Kevin Hart must enjoy living dangerously, 'cause he's already getting into another muscle car similar to the one that nearly killed him ... seemingly without a safety harness, at that.
The comedian was out at a shopping plaza Saturday in Calabasas with a friend, where it looks like he was sent out to make a food run. He ran into a pap on the way out -- walking on his own two feet, no less, and looking pretty solid -- and gave the guy a health update.
Kevin says he's grateful to be alive, and that he'll be getting back to work slow and steady ... seems he's in no rush to get on the grind again, enjoying time with his fam.
Then comes a pretty eyebrow raising moment ... Kevin walks to his car -- a 1969 Camaro, he tells the photog -- and gets in the driver's seat ... and then pulls away like it's nothing.
Even more troubling ... it doesn't clearly look like he pulls a shoulder harness over himself, at least from the angle we're seeing here -- which is a straight-on shot through the windshield. We looked into it, and shoulder belts were a rarity in the '69 model. Lap belts were there, but not all these old cars had the newly-enforced safety harness all cars have today.

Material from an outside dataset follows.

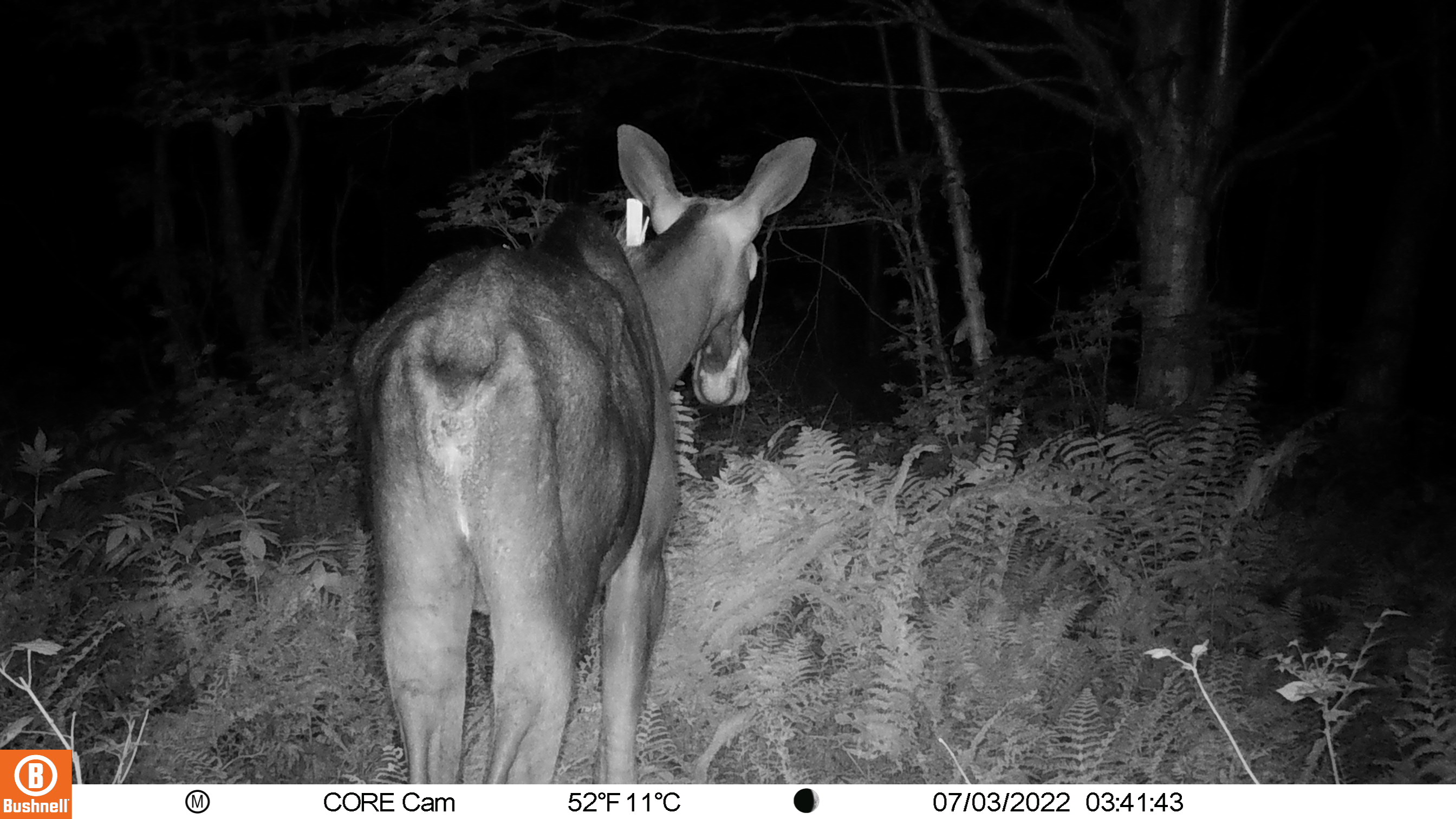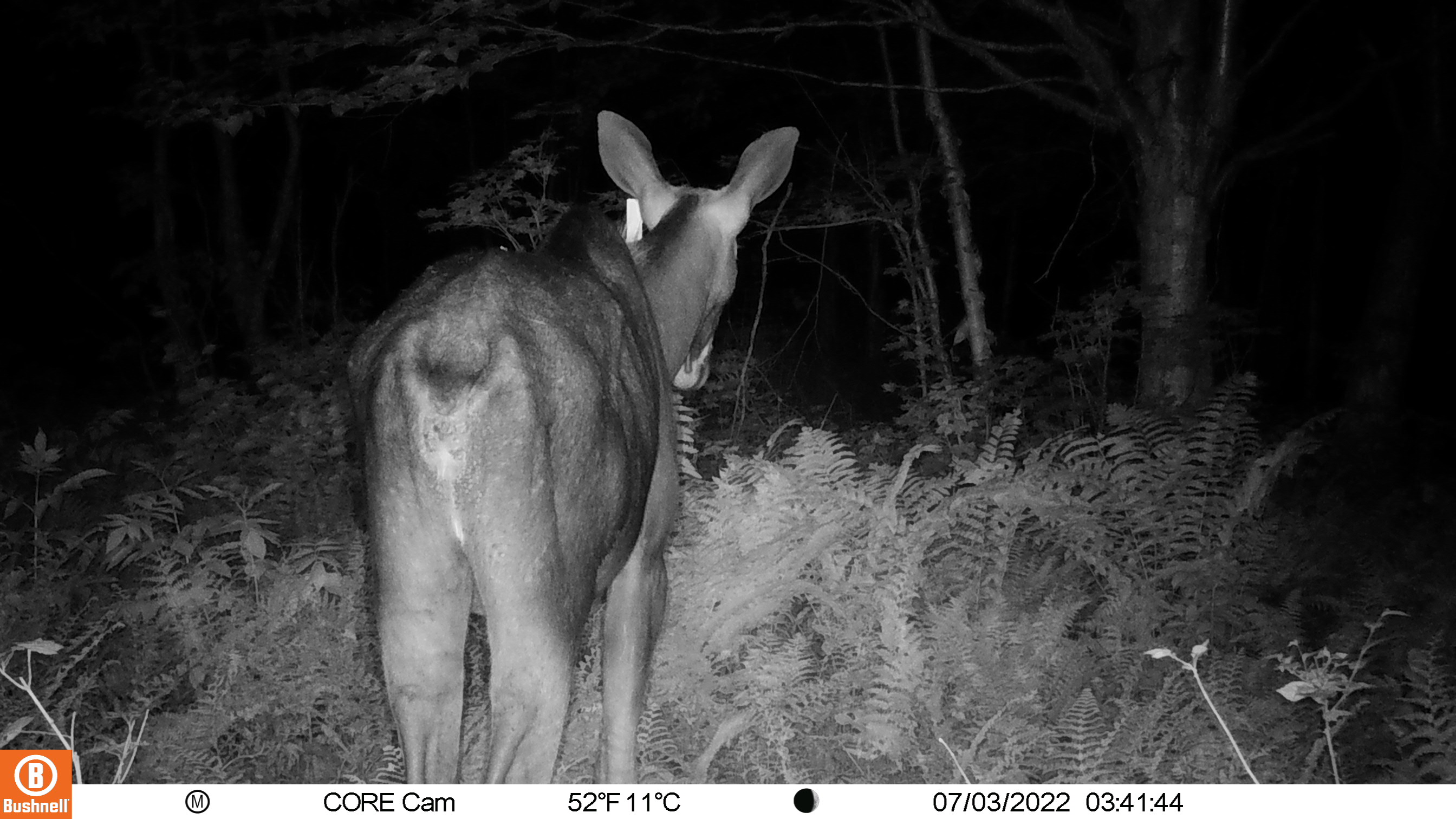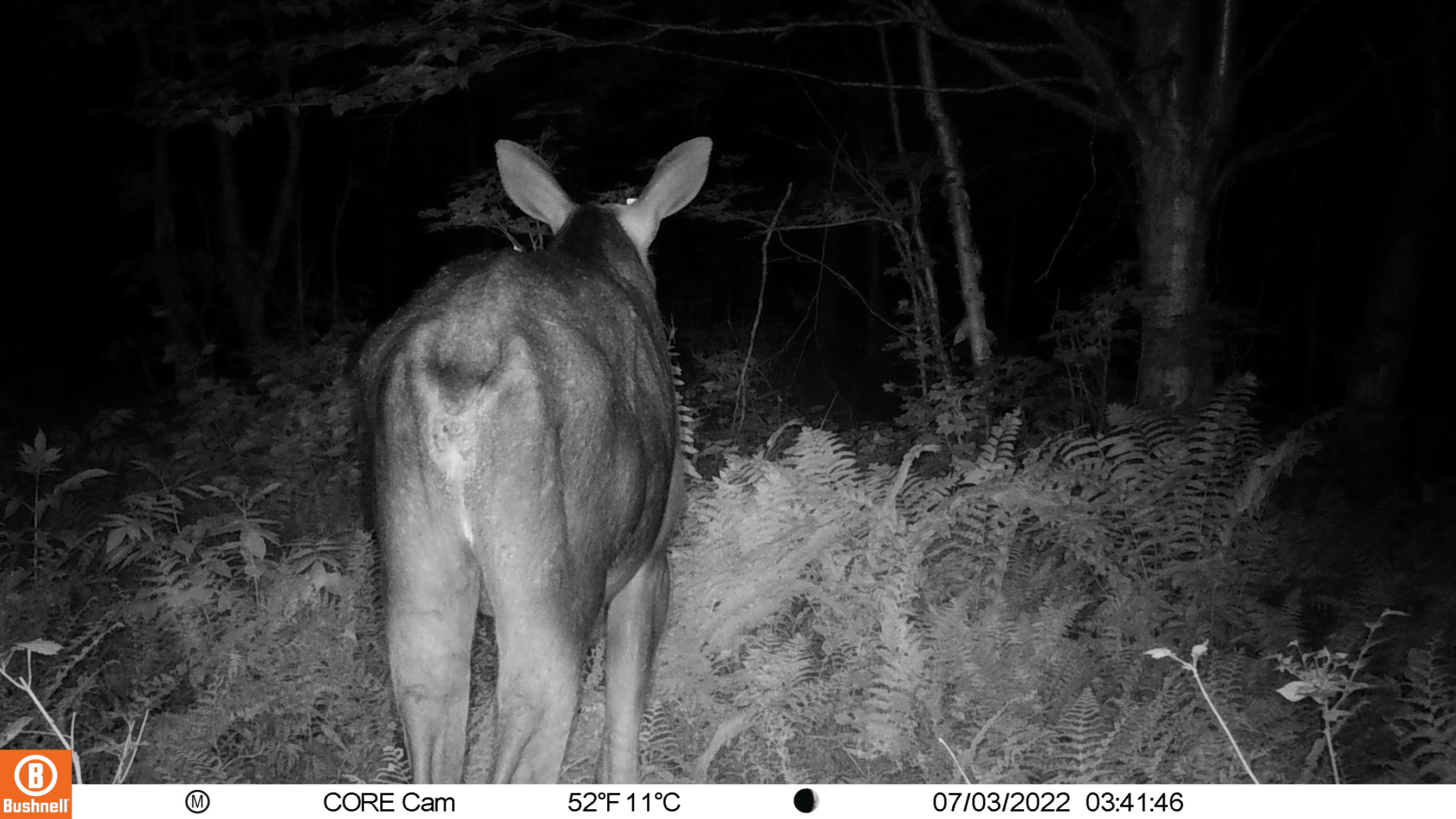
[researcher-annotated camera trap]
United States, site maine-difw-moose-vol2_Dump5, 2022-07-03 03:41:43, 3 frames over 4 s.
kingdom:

Obviously, this is a big deal for a couple different reasons. The fact that Kevin's driving at all should be a little worrying, but driving another souped-up oldie like this might as well be a death wish, considering what he just went through about a month ago with the crash.
Remember, Kevin's 1970 Plymouth Barracuda also didn't have safety harnesses. Had they been there ... we're told it could've helped alleviate the injuries Kevin and co. endured.
Y'know the "Oh no, baby" meme? Yeah, that's us right now ... what are you doing, KH???